▸ YOUR OBJECTIVE: Starting at the line with "Control de pecho en el fútbol" and ending at the line with "Gauteng traffic cop", print exactly the lines of the entries below. Pictures do not belong in the copy.

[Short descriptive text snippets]
+-------+

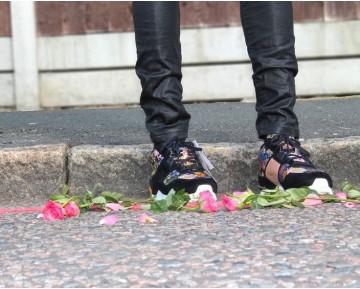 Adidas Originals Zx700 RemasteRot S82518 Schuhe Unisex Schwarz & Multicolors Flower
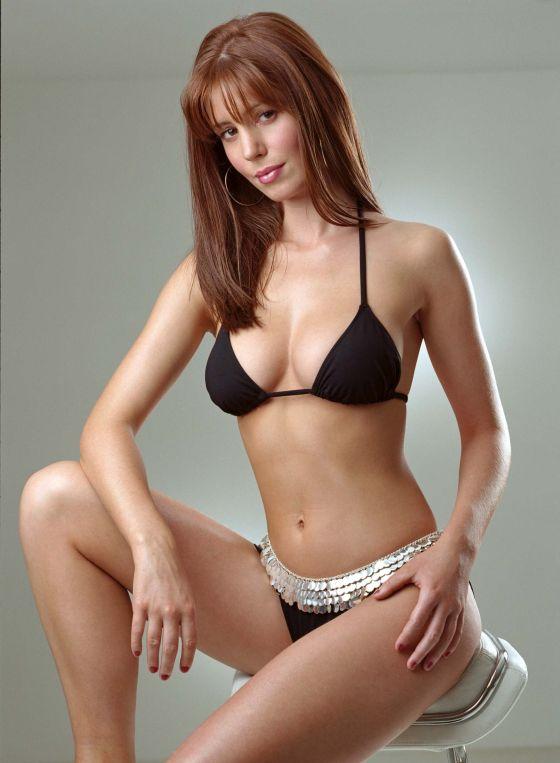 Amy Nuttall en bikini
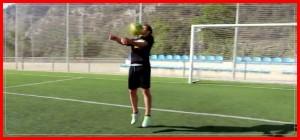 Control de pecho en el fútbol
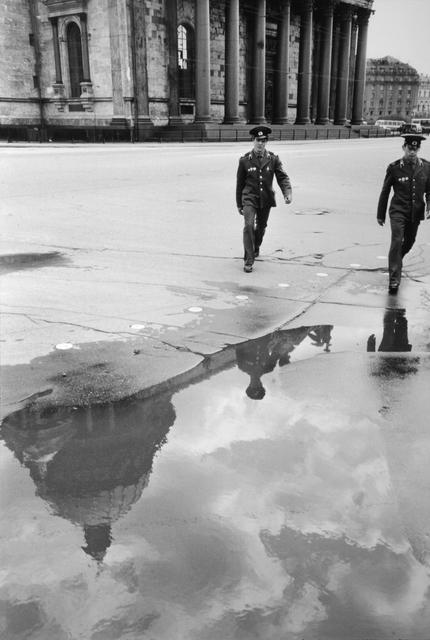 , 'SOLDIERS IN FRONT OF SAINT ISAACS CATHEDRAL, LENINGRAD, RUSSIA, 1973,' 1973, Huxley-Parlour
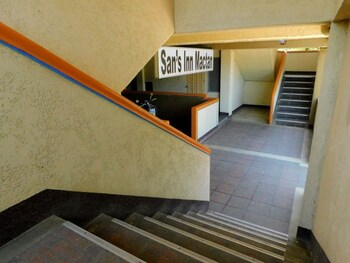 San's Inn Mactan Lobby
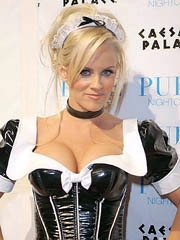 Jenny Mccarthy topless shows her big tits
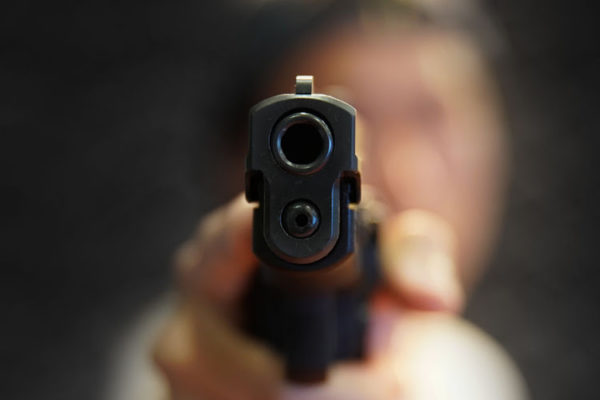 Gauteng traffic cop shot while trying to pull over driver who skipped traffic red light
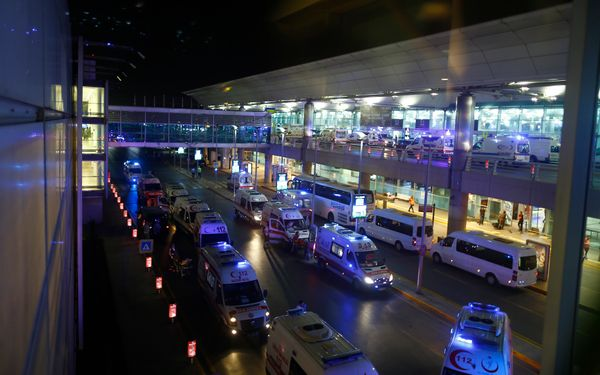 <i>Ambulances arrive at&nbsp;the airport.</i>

+-------+

▸ EXERCISE SOLUTION:
 Control de pecho en el fútbol
 , 'SOLDIERS IN FRONT OF SAINT ISAACS CATHEDRAL, LENINGRAD, RUSSIA, 1973,' 1973, Huxley-Parlour
 San's Inn Mactan Lobby
 Jenny Mccarthy topless shows her big tits
 Gauteng traffic cop shot while trying to pull over driver who skipped traffic red light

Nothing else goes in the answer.